I know that the stereotypical image of a writer, like most artists, is the one where they are surrounded by half drunk cups of coffee, pen behind their ear while they look for it, scraps of paper tucked into every book and crevice. Organisation doesn’t seem like it would fit into this image, and it doesn’t. Of course, please feel free to keep drinking an ocean worth of coffee (or tea if you are that way inclined) because for goodness sake we need it, but otherwise it might be time to collate those scraps of paper.

A glimpse into my organisation madness.
A glimpse into my organisation madness.

I have, what I think, is a very simple system. I have two notebooks: the first is a small one that I can carry around with me most of the time. When I suddenly get an idea, I can write it down so it doesn’t get lost in the recesses of my mind. If you are more technically minded, you can do this with a smart phone or tablet, but I like the old fashioned method. The second notebook is for prose; for those times that I might want to write while out, but don’t want to lug my laptop out with me. I can then type this up when I get home- and do a bit of editing while I am at it. Of course, to make use of these things, I also carry a small pencil case (why yes, I DO have a large handbag thanks for asking.) In this pencil case I have two pens (in case one runs out!), a pencil, eraser and sharpener, (for sketches and maps) and a coloured pen (for diagrams and highlighting). Each area of my life is colour coded, so my writing colour is pink. The colour thing is not necessarily for writing, just good life organisation.* One of the reasons I prefer hand noting over digital noting is for the annotating and diagrams.

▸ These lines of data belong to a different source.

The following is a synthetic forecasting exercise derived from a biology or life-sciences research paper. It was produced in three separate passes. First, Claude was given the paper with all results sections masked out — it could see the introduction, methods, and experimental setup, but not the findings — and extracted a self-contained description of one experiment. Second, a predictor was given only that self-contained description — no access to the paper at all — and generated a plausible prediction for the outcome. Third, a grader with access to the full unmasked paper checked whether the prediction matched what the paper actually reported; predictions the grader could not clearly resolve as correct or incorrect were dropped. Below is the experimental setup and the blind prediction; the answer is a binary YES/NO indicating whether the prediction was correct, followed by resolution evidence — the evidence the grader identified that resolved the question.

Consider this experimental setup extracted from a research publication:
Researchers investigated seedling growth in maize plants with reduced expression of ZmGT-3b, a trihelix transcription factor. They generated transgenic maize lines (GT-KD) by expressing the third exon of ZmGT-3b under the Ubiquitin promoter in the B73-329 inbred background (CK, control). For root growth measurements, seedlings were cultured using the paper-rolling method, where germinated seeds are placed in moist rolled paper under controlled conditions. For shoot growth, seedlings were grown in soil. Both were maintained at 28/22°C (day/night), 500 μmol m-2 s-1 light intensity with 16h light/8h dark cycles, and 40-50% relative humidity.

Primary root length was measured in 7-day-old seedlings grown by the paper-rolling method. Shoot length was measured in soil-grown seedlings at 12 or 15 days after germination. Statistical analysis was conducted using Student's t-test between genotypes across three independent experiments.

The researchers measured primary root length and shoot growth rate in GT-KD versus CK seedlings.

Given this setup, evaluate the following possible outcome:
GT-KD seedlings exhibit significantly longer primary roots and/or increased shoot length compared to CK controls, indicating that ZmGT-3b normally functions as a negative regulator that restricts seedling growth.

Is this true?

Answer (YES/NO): NO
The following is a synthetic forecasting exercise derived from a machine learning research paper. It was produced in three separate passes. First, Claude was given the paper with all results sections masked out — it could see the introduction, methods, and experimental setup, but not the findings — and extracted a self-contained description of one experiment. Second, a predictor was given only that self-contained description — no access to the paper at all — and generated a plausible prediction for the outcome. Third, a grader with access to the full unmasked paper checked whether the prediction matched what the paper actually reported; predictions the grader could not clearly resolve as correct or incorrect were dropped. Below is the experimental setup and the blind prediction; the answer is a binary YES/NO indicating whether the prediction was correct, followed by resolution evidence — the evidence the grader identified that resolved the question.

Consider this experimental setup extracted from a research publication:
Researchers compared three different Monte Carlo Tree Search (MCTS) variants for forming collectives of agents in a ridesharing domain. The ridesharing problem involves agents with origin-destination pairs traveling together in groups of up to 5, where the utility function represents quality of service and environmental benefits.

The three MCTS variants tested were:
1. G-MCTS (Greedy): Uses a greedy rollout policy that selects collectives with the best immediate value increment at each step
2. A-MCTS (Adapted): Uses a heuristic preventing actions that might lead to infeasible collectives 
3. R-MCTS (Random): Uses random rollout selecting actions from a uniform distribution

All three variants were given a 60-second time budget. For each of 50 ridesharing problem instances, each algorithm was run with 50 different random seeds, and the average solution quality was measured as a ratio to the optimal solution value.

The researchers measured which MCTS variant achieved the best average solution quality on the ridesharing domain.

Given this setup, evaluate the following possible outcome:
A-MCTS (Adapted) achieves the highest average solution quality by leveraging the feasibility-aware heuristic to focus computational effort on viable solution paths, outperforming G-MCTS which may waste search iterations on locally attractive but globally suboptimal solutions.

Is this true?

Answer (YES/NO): NO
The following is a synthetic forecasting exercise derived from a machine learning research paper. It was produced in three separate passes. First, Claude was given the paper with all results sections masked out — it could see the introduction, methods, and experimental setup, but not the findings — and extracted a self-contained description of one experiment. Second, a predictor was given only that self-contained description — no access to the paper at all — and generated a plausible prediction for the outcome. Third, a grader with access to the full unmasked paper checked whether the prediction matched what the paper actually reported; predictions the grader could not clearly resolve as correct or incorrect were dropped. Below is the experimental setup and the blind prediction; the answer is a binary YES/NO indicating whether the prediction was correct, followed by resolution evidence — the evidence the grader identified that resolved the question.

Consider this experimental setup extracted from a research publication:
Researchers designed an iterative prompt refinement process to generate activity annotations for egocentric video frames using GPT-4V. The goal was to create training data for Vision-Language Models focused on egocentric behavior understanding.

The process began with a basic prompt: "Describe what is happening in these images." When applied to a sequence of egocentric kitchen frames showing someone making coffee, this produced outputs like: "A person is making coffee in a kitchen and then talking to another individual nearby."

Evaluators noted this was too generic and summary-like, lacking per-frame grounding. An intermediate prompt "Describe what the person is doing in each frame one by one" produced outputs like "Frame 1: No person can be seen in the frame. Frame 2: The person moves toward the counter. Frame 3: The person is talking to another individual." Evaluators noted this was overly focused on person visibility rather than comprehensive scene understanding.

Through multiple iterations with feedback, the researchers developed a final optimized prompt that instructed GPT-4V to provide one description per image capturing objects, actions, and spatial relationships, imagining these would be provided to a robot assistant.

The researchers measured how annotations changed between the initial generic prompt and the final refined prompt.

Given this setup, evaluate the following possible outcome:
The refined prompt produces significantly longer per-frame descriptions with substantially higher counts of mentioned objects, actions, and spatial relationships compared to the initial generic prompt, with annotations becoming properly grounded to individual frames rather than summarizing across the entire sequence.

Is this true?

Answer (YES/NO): YES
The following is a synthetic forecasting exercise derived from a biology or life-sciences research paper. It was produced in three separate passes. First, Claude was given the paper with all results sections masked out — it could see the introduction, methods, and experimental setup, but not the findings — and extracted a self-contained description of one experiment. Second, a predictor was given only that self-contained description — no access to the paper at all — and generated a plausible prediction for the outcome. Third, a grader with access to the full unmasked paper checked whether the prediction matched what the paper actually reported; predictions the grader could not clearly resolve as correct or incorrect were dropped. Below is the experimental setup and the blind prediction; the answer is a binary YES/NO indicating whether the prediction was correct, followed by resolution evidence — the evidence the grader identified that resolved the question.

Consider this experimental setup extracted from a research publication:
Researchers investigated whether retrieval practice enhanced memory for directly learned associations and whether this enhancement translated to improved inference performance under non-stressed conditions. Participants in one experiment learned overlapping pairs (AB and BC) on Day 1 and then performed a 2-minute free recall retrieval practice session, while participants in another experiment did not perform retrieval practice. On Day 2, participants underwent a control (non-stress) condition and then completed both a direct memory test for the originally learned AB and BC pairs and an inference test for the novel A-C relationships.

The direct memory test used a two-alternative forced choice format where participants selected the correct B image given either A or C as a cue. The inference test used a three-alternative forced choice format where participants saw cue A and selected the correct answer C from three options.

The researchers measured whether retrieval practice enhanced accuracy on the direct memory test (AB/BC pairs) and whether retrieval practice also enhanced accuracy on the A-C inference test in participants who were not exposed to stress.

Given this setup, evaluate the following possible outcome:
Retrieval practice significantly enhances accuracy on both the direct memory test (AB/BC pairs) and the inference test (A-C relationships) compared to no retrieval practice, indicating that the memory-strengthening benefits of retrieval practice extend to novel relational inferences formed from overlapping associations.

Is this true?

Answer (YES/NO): NO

The next item I have is a plastic wallet. This is for all those scraps and doodles and writings that I have done if (for some reason) I didn’t have one of my notebooks. When I first started my current story, I was writing on a work a4 pad (during a lunch break… honest!). While that is now typed up, I like keeping the original work just in case I want to refer back to it at any point. Even if some of those original ideas change as I go along, I may want to incorporate those plot points later on in the story. This is also why I like to put my ideas in a notebook- it makes it harder to get rid of them so I don’t accidently ditch something I might want in the future.

All the rest of my organisation is digital. I have a folder on my computer (backed up, multiple times) called “Novel Stuff”. In the folder is a digital world map, plots, list of place names, character sheets, world building sheets, random prompts that don’t really fit in the story and of course the actual novel itself. As a PC user, I write with Microsoft Word. I have the navigation pane open and each chapter has a heading, so that I can find it on the pane. Some of the chapters have very descriptive titles so that I can find them easily to edit, but they can be changed later.

And there you have it!

Maybe it isn’t so simple after all.

Of course, this is just what works for me. The trick is to find your own method. If you have a very good memory and know where each scrap of paper hidden around your desk is, then please carry on! At least my method is a good excuse to visit a stationary shop and lust over their pretty, pretty notebooks.

Pretty, pretty notebooks.
Pretty, pretty notebooks.

*My colour coding started when I was at school. Each subject had its own colour for its highlighting and underlining, so when going through my notes and printouts I could tell at a glance which sheet was for which subject. Unfortunately this didn’t help me get better grades, but at least I could find things when pretending to revise.